Sergide, “Yeni toplumun gereksindiği “yeni konut” nedir, nasıl elde edilmiştir? Teba kültüründen yurttaş haklarına geçilirken ‘‘yeni insanlar’’ın şehrin sakinleri olarak yarattıkları barınma kültürünün özellikleri nelerdir? Siyasetçiler, mal sahipleri, plancılar, mimarlar, müteahhitler, entelektüeller barınma kültürünü, bizatihi kendi barınma gereksinimleri üzerinden nasıl belirlemişlerdir? ‘‘Yeni toplum’’ ufukta belirirken, planlı çevrenin toplumsal dinamikler içinde erimesi ve tarih yazımında boşluklar oluşması doğal mıdır?” sorularına yanıt aranıyor.
Bugün Kızılay olarak bilinen, Sıhhiye Köprüsü’nden Meclis Kavşağı’na, Kolej’den Demirtepe’ye kadar uzanan Yenişehir, serginin odağına alınıyor. Bu bölgede 1933 yılına kadar inşa edilen 350’ye yakın kamu ve hizmet yapısı ile konutlar, arşiv belgeleri ve fotoğraflara dayandırılan kapsamlı üç boyutlu kent modellemeleriyle ayağa kaldırılmış durumda. Modellemeyle ortaya konan mimari ve yapısal özelliklerin yanı sıra, Yenişehir sakinlerinin yarattığı beşeri haritalama da bir Ankara bilgisi olarak ilk kez paylaşılıyor. 1933 yılı Yenişehir’indeki 320 konuttan 10’u, 28 kamu yapısından 18’i halen ayakta bulunuyor.

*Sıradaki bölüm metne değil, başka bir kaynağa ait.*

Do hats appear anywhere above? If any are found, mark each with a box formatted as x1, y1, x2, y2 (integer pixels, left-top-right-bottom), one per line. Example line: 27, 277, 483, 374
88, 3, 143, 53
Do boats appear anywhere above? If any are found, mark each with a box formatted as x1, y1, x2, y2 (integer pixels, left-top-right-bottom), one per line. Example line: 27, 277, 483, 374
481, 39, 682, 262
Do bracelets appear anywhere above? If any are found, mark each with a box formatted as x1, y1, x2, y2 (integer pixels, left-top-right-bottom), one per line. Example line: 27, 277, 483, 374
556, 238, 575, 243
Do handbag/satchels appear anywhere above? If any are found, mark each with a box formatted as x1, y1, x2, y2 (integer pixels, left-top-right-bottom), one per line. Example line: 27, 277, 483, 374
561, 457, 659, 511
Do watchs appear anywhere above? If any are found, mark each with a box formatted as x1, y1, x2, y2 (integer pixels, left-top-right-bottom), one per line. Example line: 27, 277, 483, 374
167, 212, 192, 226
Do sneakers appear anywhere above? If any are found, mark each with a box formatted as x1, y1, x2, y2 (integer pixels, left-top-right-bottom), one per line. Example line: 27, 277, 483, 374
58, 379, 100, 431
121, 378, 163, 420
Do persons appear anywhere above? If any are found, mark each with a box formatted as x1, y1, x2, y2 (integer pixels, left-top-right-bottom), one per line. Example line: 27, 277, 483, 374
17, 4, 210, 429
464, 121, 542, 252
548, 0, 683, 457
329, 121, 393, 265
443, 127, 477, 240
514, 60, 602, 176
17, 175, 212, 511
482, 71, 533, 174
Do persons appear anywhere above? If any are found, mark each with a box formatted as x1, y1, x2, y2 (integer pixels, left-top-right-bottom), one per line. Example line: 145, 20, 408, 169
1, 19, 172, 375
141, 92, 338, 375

Sergide, döneme ilişkin bildik Ankara görselleri yerine, birinci el, özgün ve yeni üretilen görseller kullanılıyor. Sergileme ilkesi olarak eski / yeni karşılaştırmaları başta olmak üzere, nostalji üreten karşılaştırmalardan özellikle kaçınılıyor. Nostaljinin yarattığı yabancılaşma, yabancılaşmanın yarattığı romantik kaçıştan uzak durulmaya çabalanıyor.
1923-1933 dönemini anlatan yaklaşık 350 fotoğraf, döneme ilişkin “kesitler” aktaran sekiz ana tema altında bir araya getiriliyor. Mimarlık ve kent modellemelerinden üretilen videolar ile birlikte 1939 yılı hava fotoğraflarından dönemin Ankara’sı canlandırılıyor. Araştırma sonucu ortaya konan Yenişehir’i oluşturan konut tipleri, maketler aracılığıyla sergide temsil ediliyor.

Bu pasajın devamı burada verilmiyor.